_Texto da página_
_ _ _
Aula 5.4 - Condutores, Indução e Capacitância

Escrito por Ualype Uchôa 

Na aula a seguir, trataremos de materiais condutores, definindo-os e mostrando propriedades e características. Também discutiremos sobre o fenômeno de indução e definiremos uma grandeza chamada de capacitância, que terá uma importância extrema. Será usado um pouco de cálculo diferencial em algumas seções.

Condutores

Condutores, como o nome sugere, são materiais que permitem, com facilidade, a movimentação de cargas elétricas. No entanto, essa definição não nos é suficiente: para entendermos como funcionam materiais condutores, devemos investigar suas características. Aqui, lidaremos apenas com condutores em equilíbrio eletrostático; isto é, aqueles nos quais as cargas estão em repouso.

1. Distribuição de cargas

Como as cargas em excesso em um condutor isolado são de mesmo sinal, há repulsão entre elas, as quais buscam a maior distância umas das outras, indo assim para a superfície. Sendo assim, as cargas em excesso distribuem-se sobre a superfície externa:

Figura 1: Condutor positivamente carregado, com as cargas distribuídas em sua superfície.
_ _ _
_Tarefas a realizar_
1) Na aula sobre condutores, em que situação estão os condutores que serão estudados?
2) Continue, por favor, a aula sobre condutores a partir do ponto em que ela termina.

_Material coletado_
_ _ _
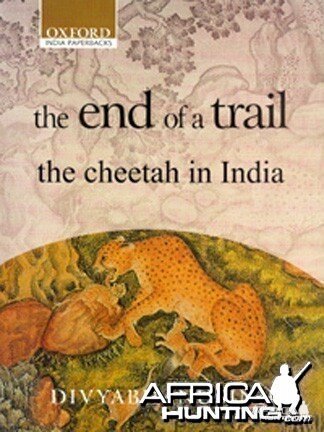 The End of Trail: The Cheetah in India (paperback)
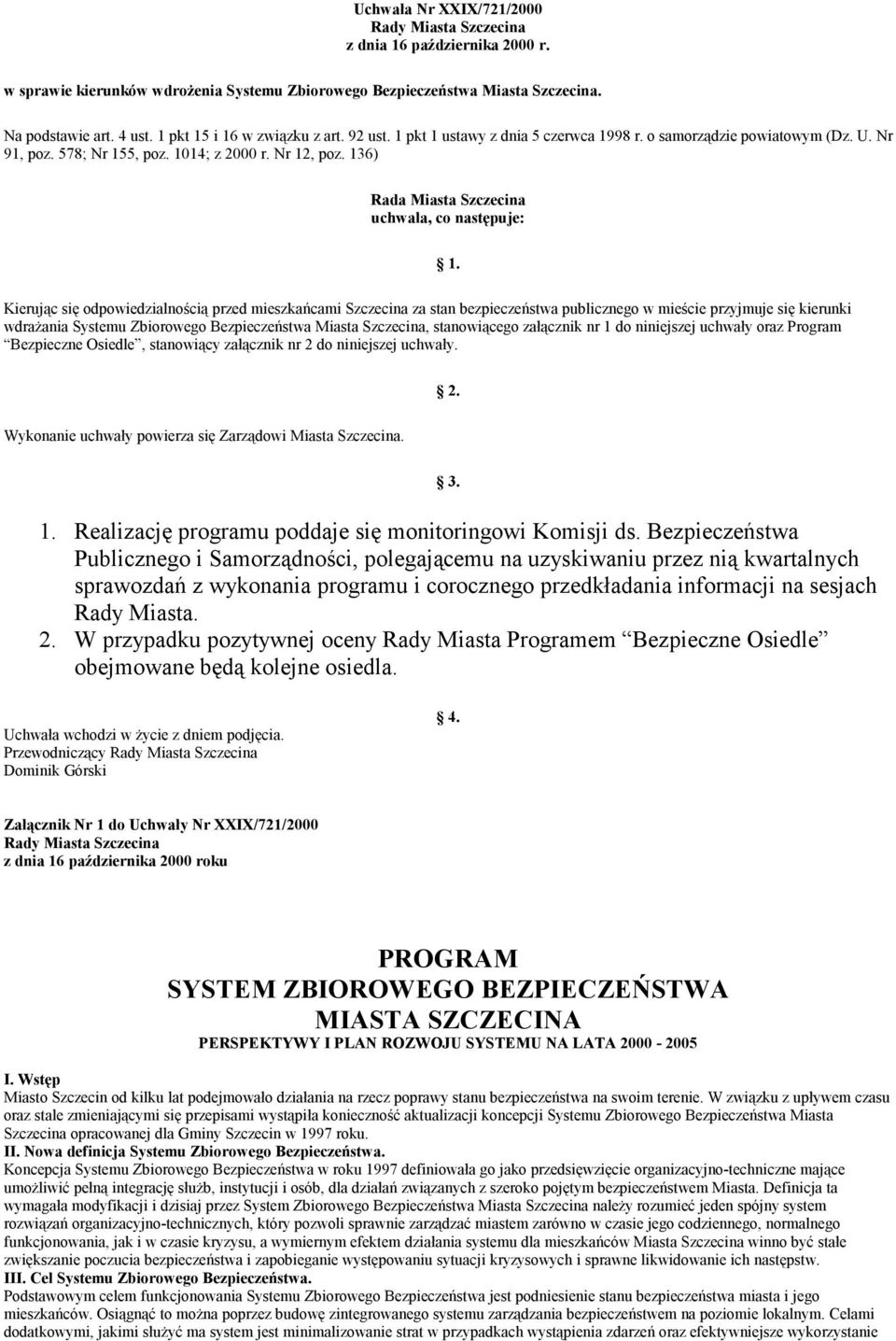 136) Rada Miasta Szczecina uchwala, co następuje: 1.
_ _ _
_Resultados do exercício_
1) Em equilíbrio eletrostático, ou seja, com as cargas em repouso.

2)
Esse fato foi verificado experimentalmente várias vezes na história, por exemplo, nos experimentos de Benjamin Franklin, de Faraday e de Cavendish. Você também pode chegar nessa conclusão em termos de energia; a natureza sempre busca minimizar a energia de sistemas, e essa é a distribuição de cargas que alcança tal objetivo (compare a energia de uma esfera condutora com a de uma esfera isolante!).

2. O campo elétrico

Como já vimos no exemplo da esfera condutora (na Aula 5.2), o campo elétrico no interior de um condutor é nulo (independente do formato), pois, caso não fosse, haveria uma força resultante nos elétrons livres em seu interior, o que nos tiraria da situação de equilíbrio eletrostático.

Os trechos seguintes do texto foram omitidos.